Интервью с Алексеем Малашенко
Опубликовано в журнале Неприкосновенный запас, номер 6, 2002
НЗ: В западноевропейском исламоведении сейчас идет спор, противоположные полюса которого представлены именами Жиля Кепеля и Бассама Тиби. Одни, ссылаясь, например, на положение в Египте, говорят, что исламизм — это пройденный этап в развитии ислама, другие, наоборот, утверждают, что так называемый “джихадизм” продолжает набирать силу и не исчезнет, пока большая часть населения мусульманского мира живет в нищете. Каково Ваше мнение?
Алексей Малашенко: Есть даже книга Оливье Руа, которая называется “Конец политического ислама”. Я в этом отношении не согласен с Оливье, хотя это, действительно, один из самых интересных аналитиков. Если исходить из позиции Руа и тех людей, которые более-менее с ним согласны, то можно говорить о том, что никакого исламского государства просто не может быть по определению, что это все утопия. Действительно, так оно и есть. И все попытки создания этого исламского государства ни к чему не приводили. Исламская радикальная идеология, во всяком случае, в том виде, в котором она существовала, не имеет никаких реальных достижений в области создания государства. Популярность фундаменталистов или исламистов (от различий между ними здесь можно абстрагироваться) ограничена — от двух процентов до 20—25, хотя, безусловно, бывают какие-то взлеты, как это было в Алжире, в Иране, в Таджикистане. Тем не менее, главная цель не достигнута.

• _Собранные данные_:
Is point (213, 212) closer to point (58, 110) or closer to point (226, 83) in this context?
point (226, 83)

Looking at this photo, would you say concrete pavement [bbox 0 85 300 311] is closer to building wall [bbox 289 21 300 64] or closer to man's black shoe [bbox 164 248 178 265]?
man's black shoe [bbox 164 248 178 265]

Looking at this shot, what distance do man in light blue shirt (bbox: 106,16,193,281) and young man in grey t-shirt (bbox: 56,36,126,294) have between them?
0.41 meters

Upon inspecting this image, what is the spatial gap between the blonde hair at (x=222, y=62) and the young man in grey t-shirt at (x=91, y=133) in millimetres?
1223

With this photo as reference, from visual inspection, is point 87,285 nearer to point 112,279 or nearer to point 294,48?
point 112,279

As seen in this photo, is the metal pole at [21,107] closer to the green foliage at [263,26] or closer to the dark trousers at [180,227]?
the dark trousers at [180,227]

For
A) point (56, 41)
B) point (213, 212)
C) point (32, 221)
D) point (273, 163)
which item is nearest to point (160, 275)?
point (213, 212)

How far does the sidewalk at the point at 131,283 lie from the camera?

• _Условие задания_:
Продолжите, пожалуйста, интервью с Алексеем Малашенко о политическом исламе: напишите следующую часть сразу после его последней фразы.

• _Готовое решение_:
Вокруг этой проблемы идет долгая дискуссия — в том числе терминологическая. Люди страстно рассуждают о том, что такое “исламизм”, “фундаментализм”, “неофундаментализм”, “ваххабизм”, “неоваххабизм”, делая упор на нюансах. Это игра ума, это прекрасно, это интересно, особенно тогда, когда светские ученые (это, кстати говоря, характерно и для нас, для России), пытаются аргументировать свою позицию на чисто богословском уровне. Тому есть немало примеров, особенно сейчас, когда обсуждаются проблемы взаимосвязи террора и ислама, радикализма и ислама. Может быть, из-за недостатка аргументации, а может быть, в силу особенностей характера многих исламоведов, желания показать, что они прекрасно знают ислам, этот подход в каком-то смысле даже превалирует над научной корректностью.
Абстрагируясь от дискуссии: “Что такое “неоваххабизм”, просто ваххабизм, “неофундаментализм”” и так далее, я бы в этой связи хотел отметить два момента. Первое: все-таки, ислам как был, так и остался наиболее социальной и, следовательно, политизированной религией. Несмотря на все разговоры о том, что в исламском мире уровень секуляризации повышается, а его связь с государством, с политикой — это всего лишь некая непонятная мутация, ислам, если можно так выразиться, живет своей собственной религиозной жизнью.
Мы настолько “омарксистились”, так отделили религию и от государства и от политики, что теперь вынуждены возвращать ее на свое естественное место — на место одного из регуляторов общества. Если мы эту идею экстраполируем на ислам — самую политизированную, как я уже говорил, и наиболее “социальную” из религий, религию обмирщенную, если угодно, то мы увидим, что процесс соединения религии и политики, борьба за социальную справедливость под лозунгами ислама, попытка построить какие-то социальные модели на основе ислама — это все очень понятно и характерно для исламской традиции, для исламской цивилизации. Создание исламского государства — утопия? Да, безусловно. Но борьба за эту утопию будет вечной. C этой точки зрения политический ислам, исламский фундаментализм никуда не исчезает. Он продолжает бороться за те же самые недостижимые цели. Эта борьба в обозримом будущем будет продолжаться. Почему? Потому что мусульмане претендуют не только на то, что ислам — это высшая религия, последняя религия, что Мухаммад — печать пороков; ислам претендует еще и на идеальную организацию общества, на модель исламской экономики. Существуют и действуют исламские банки.
НЗ: Но понятие “исламский банк” возникло в ХХ веке.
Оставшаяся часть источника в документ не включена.